* [TEXTO]:
_ _ _ _ _ _ _

Decíamos en
una antigua lección de economía en el otro blog, a propósito de la frase de don Antonio Machado: Todo
necio confunde valor y precio lo siguiente: “Las artes, como todas las cosas en este
mundo, no se libran del proceso comercial que las convierte en mercancías y en
propiedades privadas, por lo que sus obras tienen un precio, y a menudo muy
alto, tan alto que muchas veces resulta incalculable, hasta el punto de que
suele estar en razón inversamente proporcional al del valor y utilidad que
tienen para la gente, por lo que cuanto menos valen para el común de los
mortales, más caras se pagan, y viceversa”.
Diógenes de Sinope, apodado el Perro, era consciente ya de
que todas las cosas (incluidas las personas en su mayoría) tenían un
precio en el mercado, y de que el amor al dinero era la patria de todos
los males, la metrópolis, dice literalmente él en griego: el fundamento, la fuente, la madre que los parió a todos ellos, τὴν φιλαργυρίαν εἶπε
μητρόπολιν πάντων τῶν κακῶν.

_ _ _ _ _ _ _

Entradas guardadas

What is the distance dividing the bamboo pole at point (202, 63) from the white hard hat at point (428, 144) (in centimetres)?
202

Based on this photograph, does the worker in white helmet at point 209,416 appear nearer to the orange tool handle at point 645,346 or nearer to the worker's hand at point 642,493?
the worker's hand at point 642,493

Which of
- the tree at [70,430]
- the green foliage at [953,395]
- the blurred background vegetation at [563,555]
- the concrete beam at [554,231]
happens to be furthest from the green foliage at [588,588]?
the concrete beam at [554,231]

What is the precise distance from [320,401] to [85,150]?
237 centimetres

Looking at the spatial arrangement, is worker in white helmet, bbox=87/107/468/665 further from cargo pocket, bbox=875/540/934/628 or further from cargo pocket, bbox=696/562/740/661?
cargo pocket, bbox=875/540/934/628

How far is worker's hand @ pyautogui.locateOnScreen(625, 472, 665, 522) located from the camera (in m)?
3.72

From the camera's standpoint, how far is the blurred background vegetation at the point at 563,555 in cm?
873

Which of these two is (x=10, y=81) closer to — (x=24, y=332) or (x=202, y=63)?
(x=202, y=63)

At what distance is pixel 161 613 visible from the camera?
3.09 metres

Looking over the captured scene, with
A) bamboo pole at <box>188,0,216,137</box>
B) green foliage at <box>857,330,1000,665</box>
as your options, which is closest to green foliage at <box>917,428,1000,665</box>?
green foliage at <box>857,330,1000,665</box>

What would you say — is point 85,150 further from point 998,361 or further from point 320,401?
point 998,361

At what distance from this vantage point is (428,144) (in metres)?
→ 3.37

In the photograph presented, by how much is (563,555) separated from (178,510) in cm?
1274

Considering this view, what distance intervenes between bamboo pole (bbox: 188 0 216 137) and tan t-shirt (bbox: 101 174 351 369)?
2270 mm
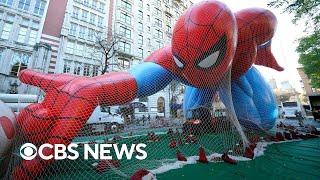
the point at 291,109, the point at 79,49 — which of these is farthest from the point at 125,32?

_ _ _ _ _ _ _

* [CONSIGNA]:
Reescribe el fragmento del texto que comienza en las palabras "Diógenes de Sinope, apodado" y termina después de "πάντων τῶν κακῶν.", reemplazando "mercado" por "comercio".

* [RESPUESTA DEL EJERCICIO]:
Diógenes de Sinope, apodado el Perro, era consciente ya de
que todas las cosas (incluidas las personas en su mayoría) tenían un
precio en el comercio, y de que el amor al dinero era la patria de todos
los males, la metrópolis, dice literalmente él en griego: el fundamento, la fuente, la madre que los parió a todos ellos, τὴν φιλαργυρίαν εἶπε
μητρόπολιν πάντων τῶν κακῶν.